Le capital décisionnel : la mémoire qui ne part pas avec vos experts
Dans chaque supply chain, les meilleurs arbitrages vivent dans la tête de deux ou trois experts. Le jour où ils partent, quinze ans d'expérience partent avec eux. Le capital décisionnel, c'est ce qui reste.
Le savoir qui tient à quelques personnes
Dans la plupart des organisations, les bons arbitrages face à un imprévu reposent sur la mémoire de deux ou trois experts qui ont déjà vécu la situation. Ils savent qui appeler, quel site peut dépanner, quel client on peut faire patienter. Ce savoir n'est écrit nulle part, il vit dans leur tête. C'est efficace tant qu'ils sont là, et dangereusement fragile.
Ce qui se perd quand un expert part
Quand un expert part en retraite, en congés ou chez un concurrent, ce ne sont pas des procédures qui disparaissent, c'est le pourquoi des décisions passées. Pourquoi telle rupture a été gérée ainsi, pourquoi tel arbitrage a mieux marché qu'un autre. Faute de cette mémoire, le même imprévu se regère de zéro, avec les mêmes erreurs. L'organisation n'apprend pas, elle recommence.
Qu'est-ce que le capital décisionnel
Le capital décisionnel est la mémoire des décisions elles-mêmes : chaque arbitrage enregistré avec son contexte, les options envisagées et le résultat obtenu.

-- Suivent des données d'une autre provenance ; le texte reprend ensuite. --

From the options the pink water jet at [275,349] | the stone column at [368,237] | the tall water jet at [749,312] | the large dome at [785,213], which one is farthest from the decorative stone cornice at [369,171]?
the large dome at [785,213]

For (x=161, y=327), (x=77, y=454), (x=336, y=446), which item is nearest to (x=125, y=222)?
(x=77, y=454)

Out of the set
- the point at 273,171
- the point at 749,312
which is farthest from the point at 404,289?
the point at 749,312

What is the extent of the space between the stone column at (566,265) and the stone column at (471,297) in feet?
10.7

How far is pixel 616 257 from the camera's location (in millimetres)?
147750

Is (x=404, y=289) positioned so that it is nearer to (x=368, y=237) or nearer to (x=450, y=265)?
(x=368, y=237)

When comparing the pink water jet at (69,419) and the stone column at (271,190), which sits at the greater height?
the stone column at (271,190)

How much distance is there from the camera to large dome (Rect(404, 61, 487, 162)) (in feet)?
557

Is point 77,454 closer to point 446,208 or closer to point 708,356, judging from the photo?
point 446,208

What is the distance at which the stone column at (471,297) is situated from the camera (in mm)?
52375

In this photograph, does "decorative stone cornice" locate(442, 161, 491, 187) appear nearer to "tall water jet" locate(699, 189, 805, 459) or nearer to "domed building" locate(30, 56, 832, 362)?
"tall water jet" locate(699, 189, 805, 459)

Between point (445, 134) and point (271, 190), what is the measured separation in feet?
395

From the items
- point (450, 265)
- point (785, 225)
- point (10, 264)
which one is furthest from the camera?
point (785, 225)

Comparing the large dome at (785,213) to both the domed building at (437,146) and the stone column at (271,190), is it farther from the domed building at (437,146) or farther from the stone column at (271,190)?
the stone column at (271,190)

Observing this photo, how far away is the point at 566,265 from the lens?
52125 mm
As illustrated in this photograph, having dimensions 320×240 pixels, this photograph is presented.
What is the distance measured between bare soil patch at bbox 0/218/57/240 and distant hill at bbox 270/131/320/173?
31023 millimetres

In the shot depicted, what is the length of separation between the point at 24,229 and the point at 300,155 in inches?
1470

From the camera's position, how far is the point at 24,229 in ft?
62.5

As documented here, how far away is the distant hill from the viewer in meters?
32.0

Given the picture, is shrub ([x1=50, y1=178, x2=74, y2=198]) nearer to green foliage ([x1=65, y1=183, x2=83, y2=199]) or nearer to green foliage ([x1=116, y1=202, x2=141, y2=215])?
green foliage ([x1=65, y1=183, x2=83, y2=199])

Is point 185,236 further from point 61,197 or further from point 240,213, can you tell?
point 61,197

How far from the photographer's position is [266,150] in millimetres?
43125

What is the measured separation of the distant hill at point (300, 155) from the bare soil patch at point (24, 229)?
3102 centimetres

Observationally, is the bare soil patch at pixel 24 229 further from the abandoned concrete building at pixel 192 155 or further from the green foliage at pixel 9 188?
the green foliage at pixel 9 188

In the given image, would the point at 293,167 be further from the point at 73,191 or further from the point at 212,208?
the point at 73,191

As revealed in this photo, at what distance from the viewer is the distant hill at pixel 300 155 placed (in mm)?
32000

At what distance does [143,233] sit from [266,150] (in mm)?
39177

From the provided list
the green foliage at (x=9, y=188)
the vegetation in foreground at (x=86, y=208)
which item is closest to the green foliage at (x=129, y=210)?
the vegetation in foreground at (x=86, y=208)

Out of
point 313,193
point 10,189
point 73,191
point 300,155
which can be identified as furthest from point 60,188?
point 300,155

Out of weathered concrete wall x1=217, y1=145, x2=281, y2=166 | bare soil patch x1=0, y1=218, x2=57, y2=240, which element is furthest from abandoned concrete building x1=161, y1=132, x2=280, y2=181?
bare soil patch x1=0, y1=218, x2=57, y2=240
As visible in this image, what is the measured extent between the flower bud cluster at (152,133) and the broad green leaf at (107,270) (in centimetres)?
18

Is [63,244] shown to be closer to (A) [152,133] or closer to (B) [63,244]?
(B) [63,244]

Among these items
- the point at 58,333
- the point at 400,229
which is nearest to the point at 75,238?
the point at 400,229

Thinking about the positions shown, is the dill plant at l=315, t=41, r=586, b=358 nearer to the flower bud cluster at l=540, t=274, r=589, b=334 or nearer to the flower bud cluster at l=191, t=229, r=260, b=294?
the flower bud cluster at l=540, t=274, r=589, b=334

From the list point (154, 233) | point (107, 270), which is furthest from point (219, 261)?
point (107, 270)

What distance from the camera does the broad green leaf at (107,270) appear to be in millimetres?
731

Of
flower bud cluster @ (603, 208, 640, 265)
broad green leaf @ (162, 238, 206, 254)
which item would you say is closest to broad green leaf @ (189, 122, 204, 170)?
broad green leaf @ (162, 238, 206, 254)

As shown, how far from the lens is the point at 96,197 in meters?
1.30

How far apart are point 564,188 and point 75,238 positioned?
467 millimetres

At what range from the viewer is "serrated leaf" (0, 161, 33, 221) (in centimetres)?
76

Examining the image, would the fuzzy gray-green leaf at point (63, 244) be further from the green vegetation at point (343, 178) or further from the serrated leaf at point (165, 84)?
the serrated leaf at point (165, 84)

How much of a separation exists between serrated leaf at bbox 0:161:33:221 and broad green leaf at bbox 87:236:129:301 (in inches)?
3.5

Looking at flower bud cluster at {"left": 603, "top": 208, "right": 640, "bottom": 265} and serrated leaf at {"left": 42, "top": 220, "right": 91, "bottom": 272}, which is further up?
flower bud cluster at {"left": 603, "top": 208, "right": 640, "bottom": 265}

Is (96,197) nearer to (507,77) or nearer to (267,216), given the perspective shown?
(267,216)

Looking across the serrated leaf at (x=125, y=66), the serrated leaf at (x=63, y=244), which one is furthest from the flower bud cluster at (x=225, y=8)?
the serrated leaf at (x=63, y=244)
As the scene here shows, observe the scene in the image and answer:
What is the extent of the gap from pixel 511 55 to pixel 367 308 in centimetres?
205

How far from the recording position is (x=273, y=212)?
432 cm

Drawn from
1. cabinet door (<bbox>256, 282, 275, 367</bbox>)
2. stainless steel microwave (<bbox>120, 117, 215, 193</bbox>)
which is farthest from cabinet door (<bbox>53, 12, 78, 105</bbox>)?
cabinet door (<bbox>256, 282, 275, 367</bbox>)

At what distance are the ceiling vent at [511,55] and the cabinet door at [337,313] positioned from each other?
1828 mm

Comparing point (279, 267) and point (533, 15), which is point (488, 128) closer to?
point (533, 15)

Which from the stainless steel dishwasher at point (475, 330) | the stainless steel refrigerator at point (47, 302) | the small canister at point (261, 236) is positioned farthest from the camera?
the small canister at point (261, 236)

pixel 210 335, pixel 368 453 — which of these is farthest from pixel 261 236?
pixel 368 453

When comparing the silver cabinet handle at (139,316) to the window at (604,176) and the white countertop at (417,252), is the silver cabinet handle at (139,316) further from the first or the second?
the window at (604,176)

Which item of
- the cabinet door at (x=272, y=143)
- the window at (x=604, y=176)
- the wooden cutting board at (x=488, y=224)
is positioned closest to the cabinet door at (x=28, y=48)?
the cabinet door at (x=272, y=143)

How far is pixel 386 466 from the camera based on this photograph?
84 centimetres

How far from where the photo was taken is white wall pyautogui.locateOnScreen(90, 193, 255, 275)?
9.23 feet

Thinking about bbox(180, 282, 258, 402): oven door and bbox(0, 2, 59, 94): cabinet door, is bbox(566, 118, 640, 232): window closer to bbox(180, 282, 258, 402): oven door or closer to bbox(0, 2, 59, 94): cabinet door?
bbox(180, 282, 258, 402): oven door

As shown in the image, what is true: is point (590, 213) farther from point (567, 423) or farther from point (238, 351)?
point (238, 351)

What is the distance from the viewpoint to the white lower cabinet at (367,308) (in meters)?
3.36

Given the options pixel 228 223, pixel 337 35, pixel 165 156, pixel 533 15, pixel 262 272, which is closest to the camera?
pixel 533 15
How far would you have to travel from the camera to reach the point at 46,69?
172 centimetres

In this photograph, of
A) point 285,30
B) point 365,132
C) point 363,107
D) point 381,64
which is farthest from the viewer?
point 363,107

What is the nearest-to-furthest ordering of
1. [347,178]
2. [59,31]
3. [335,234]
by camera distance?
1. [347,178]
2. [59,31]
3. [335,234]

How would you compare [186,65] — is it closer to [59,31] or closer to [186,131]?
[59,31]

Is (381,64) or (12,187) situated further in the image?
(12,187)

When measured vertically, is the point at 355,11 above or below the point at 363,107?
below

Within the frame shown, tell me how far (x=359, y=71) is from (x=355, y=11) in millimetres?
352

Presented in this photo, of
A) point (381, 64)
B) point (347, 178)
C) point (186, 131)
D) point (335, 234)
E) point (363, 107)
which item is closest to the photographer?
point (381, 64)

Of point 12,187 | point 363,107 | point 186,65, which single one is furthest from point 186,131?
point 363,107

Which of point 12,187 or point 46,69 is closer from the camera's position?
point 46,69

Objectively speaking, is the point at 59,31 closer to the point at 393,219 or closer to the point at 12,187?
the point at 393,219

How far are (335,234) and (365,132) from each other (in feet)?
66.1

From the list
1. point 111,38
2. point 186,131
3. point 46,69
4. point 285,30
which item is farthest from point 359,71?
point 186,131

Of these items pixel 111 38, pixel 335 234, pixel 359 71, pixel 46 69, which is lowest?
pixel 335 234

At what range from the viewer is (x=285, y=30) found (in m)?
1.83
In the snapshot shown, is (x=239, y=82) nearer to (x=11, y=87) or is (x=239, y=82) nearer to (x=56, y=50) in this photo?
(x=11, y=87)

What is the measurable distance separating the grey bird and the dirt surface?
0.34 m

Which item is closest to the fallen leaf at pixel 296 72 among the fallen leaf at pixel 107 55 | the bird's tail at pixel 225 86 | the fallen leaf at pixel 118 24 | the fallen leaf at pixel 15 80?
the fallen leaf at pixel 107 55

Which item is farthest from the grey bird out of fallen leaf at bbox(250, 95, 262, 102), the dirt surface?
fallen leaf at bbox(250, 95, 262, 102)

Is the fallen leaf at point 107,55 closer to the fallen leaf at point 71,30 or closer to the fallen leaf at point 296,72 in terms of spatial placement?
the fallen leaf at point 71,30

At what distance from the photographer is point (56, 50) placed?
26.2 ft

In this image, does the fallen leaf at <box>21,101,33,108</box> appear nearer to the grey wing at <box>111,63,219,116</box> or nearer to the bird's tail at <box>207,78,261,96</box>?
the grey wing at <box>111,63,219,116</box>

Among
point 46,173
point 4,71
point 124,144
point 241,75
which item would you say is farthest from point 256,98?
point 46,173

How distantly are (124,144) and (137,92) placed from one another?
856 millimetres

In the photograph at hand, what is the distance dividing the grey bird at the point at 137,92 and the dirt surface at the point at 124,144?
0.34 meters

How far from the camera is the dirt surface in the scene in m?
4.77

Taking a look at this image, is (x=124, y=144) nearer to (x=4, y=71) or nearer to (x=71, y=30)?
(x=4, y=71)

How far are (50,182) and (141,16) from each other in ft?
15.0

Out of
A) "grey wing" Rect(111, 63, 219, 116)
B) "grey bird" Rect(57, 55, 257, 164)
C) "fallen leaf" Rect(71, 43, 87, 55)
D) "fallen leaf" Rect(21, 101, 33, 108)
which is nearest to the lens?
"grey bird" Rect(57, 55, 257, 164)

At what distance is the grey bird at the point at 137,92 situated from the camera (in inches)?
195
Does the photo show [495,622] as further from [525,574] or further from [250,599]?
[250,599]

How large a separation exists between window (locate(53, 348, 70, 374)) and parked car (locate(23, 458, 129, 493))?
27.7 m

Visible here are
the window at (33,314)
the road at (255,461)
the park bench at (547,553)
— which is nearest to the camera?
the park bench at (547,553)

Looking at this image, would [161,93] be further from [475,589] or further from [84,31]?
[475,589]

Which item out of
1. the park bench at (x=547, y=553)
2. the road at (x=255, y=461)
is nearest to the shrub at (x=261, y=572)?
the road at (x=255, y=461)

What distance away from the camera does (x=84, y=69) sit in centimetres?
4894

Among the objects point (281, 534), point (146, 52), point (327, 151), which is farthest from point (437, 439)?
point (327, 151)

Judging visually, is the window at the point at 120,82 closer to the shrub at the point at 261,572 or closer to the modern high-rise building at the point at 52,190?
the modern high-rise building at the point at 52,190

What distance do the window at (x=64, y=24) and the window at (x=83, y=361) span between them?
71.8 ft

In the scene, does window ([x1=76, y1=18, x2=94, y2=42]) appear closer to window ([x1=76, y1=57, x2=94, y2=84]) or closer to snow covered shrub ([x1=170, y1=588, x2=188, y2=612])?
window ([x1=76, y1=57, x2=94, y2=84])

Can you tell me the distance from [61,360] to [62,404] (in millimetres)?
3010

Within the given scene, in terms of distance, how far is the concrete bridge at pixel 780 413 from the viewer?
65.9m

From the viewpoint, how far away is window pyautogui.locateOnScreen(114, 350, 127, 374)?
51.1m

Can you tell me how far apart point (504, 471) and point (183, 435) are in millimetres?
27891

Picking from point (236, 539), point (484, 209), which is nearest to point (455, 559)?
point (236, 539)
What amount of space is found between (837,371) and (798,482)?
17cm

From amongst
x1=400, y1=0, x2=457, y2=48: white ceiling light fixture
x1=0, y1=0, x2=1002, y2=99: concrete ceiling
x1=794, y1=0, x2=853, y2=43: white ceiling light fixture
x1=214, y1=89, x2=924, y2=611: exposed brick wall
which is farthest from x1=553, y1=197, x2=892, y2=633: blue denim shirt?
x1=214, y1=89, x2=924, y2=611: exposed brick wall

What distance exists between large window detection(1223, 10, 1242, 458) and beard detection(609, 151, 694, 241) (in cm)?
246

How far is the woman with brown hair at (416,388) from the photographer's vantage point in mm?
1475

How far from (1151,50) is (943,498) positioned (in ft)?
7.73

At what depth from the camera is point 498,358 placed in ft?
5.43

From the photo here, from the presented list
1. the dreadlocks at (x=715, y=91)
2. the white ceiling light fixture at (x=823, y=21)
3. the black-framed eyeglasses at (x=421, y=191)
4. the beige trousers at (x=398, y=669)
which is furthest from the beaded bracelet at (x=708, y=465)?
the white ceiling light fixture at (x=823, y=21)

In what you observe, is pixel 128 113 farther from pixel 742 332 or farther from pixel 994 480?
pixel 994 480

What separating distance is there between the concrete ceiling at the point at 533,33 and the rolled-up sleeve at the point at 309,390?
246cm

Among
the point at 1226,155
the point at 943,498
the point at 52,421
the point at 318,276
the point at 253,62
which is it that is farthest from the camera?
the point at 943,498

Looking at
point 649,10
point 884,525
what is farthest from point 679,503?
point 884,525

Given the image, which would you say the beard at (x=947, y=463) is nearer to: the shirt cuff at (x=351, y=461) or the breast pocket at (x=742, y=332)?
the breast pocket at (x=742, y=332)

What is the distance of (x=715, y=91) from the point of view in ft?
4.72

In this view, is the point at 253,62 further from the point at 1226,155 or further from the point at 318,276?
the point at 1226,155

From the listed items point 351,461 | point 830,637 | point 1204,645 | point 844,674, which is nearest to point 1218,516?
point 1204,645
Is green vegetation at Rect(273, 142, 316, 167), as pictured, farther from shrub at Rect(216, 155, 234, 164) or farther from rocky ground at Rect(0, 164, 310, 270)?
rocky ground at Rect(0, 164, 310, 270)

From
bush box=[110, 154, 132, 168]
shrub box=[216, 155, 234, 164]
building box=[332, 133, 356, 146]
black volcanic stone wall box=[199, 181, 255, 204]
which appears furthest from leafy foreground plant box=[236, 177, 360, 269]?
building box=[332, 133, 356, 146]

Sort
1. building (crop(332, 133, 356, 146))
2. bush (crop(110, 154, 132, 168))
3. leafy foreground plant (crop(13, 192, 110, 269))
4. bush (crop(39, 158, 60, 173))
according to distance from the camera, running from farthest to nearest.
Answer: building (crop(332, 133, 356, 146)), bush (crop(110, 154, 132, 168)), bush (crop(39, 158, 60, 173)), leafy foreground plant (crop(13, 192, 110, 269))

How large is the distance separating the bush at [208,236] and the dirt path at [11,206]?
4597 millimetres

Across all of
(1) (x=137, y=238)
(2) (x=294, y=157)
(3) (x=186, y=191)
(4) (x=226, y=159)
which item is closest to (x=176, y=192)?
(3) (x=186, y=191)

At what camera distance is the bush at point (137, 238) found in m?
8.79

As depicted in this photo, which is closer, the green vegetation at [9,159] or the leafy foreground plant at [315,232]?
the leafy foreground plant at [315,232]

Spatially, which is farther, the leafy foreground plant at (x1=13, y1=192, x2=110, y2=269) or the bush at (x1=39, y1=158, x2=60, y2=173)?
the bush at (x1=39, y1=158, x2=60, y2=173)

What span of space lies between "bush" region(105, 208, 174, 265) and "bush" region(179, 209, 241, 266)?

Ce n'est pas une base de procédures, c'est une trace vivante de la façon dont l'entreprise a réagi à ses imprévus. Cette mémoire appartient à l'organisation, pas à un individu, et elle reste quand les personnes changent.
Comment il change la gestion des imprévus
Quand chaque arbitrage nourrit le suivant, le prochain imprévu du même type se règle plus vite et mieux. L'organisation devient moins dépendante de ses experts clés, sans les remplacer : elle capitalise ce qu'ils font de mieux. Le capital décisionnel transforme une compétence individuelle fragile en actif collectif qui s'accumule.
Cet article part d'une conviction : la prévision parfaite n'existe pas, ce qui compte c'est la décision d'après.
La fiche à retenir

- Le savoir qui tient à quelques personnes
- Ce qui se perd quand un expert part
- Qu'est-ce que le capital décisionnel
- Comment il change la gestion des imprévus
Clevizio
Clevizio est la couche de décision qui se branche sur vos outils existants : elle détecte l'imprévu, simule vos options et garde la mémoire de chaque arbitrage. Découvrir comment fonctionne le copilote de décision.
Questions fréquentes
Qu'est-ce que le capital décisionnel en supply chain ?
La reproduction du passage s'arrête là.